- _REQUIRED TASKS_
1. List every organization or government body named in the child care article.
2. Quote the child care article from "Sen. Bernie Sanders (I-Vermont)" up to and including "unless Congress acts.".

- _PROVIDED PASSAGE_
################

One in 5 child care centers will soon have to decrease the number of children they serve if Congress fails to act.

Sen. Bernie Sanders speaks during a news conference at the U.S. Capitol on May 18, 2023, in Washington, D.C.

Sen. Bernie Sanders (I-Vermont) released a report on Tuesday finding that the U.S. is quickly hurtling toward a child care cliff that will plunge the country even deeper into its child care crisis come September unless Congress acts.

The report, released by Health, Education, Labor and Pensions (HELP) Committee chair Sanders and member Sen. Patty Murray (D-Washington), finds that both families and child care workers will face trouble if the child care funding passed in the COVID-19 economic stimulus bills is allowed to expire this fall.

According to data from the Department of Health and Human Services (HHS), those grants have helped more than 220,000 child care providers and served nearly 10 million children across the country. This funding was a saving grace for the child care industry at a time when the industry was already in deep crisis — with sky-high prices and a vast labor shortage, which are still at play despite the increased funding of about $37.5 billion provided by various stimulus packages.

These problems will worsen when the extra aid runs out on September 30, the report finds. According to a National Association for the Education of Young Children survey of over 12,000 early child care educators conducted last November and cited by the report, 19 percent of family child care providers say they will have to cut the amount of children they can serve when the funding expires. Forty-three percent of child care center directors said they would have to raise tuition.

################

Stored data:
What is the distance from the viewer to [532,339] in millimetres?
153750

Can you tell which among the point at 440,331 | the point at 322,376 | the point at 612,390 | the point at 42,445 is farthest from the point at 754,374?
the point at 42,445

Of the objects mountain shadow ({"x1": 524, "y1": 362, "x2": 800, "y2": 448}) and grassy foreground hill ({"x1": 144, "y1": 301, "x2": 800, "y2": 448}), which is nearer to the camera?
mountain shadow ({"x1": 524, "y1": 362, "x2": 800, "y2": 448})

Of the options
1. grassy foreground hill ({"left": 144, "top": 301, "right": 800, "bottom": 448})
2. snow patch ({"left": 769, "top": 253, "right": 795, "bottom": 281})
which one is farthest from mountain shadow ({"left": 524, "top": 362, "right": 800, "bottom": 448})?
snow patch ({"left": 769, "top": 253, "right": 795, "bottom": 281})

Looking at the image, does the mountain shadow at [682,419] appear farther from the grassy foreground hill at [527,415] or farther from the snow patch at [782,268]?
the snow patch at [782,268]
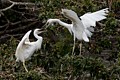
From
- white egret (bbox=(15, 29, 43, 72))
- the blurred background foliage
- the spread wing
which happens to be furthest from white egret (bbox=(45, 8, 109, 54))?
white egret (bbox=(15, 29, 43, 72))

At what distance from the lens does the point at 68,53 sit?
629 centimetres

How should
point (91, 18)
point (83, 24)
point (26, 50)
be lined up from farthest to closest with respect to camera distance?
point (91, 18) → point (83, 24) → point (26, 50)

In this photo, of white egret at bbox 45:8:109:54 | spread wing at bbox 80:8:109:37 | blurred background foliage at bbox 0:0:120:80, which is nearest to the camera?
blurred background foliage at bbox 0:0:120:80

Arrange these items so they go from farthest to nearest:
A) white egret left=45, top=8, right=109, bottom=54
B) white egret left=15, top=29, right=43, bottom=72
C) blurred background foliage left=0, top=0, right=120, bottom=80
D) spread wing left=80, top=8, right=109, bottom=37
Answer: spread wing left=80, top=8, right=109, bottom=37 → white egret left=45, top=8, right=109, bottom=54 → white egret left=15, top=29, right=43, bottom=72 → blurred background foliage left=0, top=0, right=120, bottom=80

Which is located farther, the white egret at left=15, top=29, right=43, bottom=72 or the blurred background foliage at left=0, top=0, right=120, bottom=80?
the white egret at left=15, top=29, right=43, bottom=72

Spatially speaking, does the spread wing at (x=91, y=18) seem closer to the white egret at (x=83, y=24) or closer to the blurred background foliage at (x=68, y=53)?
the white egret at (x=83, y=24)

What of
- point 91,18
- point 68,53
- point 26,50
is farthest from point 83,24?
point 26,50

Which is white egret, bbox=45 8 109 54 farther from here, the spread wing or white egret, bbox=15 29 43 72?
white egret, bbox=15 29 43 72

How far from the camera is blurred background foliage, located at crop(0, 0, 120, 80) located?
5574mm

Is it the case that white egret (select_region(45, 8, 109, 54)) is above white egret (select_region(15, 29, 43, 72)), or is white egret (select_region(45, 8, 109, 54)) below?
above

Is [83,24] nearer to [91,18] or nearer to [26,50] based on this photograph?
[91,18]

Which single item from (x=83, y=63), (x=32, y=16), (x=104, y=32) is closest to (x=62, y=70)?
(x=83, y=63)

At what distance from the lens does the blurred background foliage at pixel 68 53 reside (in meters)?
5.57

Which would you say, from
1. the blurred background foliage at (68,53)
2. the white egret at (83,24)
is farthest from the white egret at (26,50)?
the white egret at (83,24)
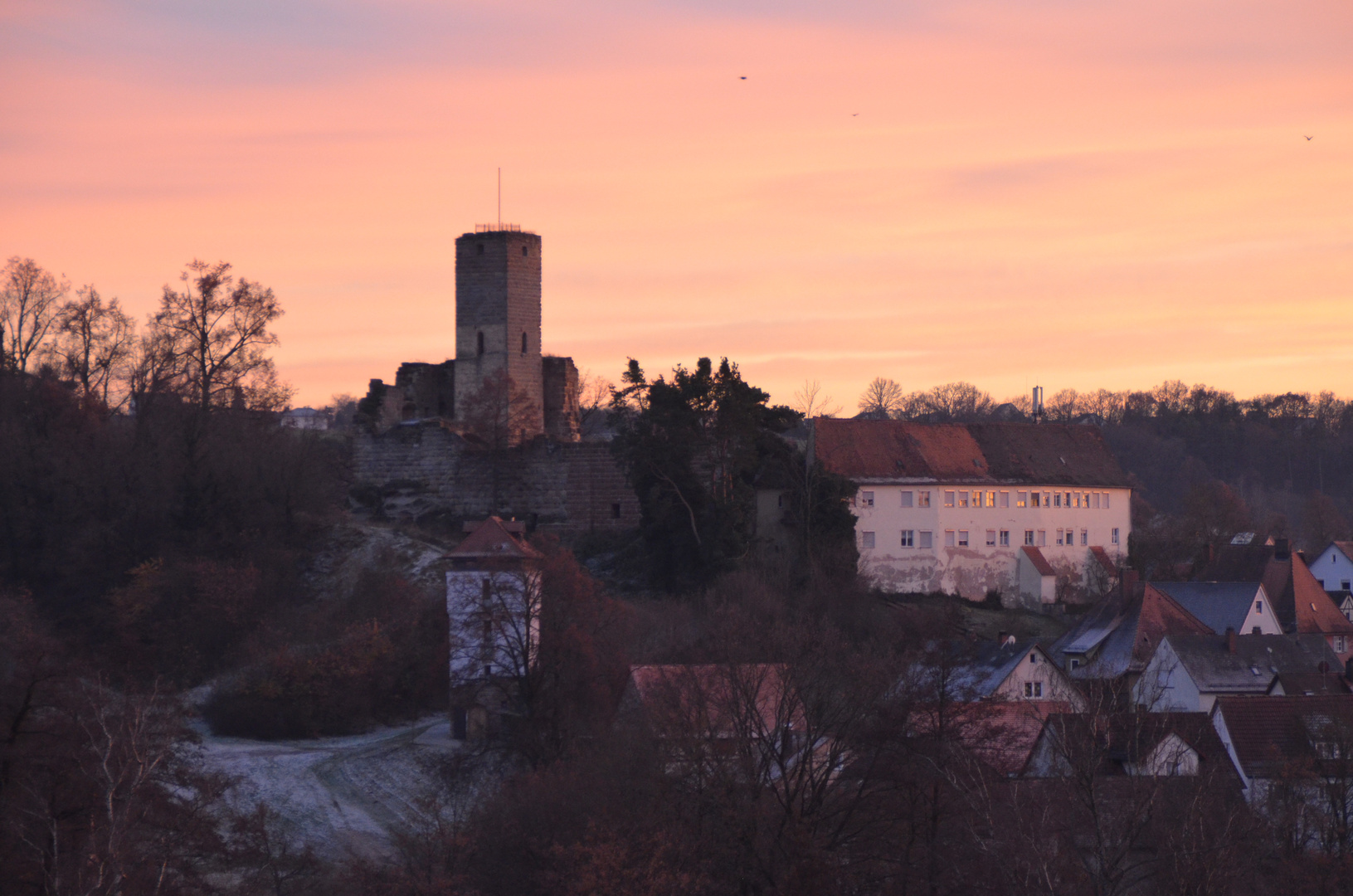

################

- _RESPONSES FOR EACH TASK_
1.
Congress
Health, Education, Labor and Pensions (HELP) Committee
Department of Health and Human Services (HHS)
National Association for the Education of Young Children

2.
Sen. Bernie Sanders (I-Vermont) released a report on Tuesday finding that the U.S. is quickly hurtling toward a child care cliff that will plunge the country even deeper into its child care crisis come September unless Congress acts.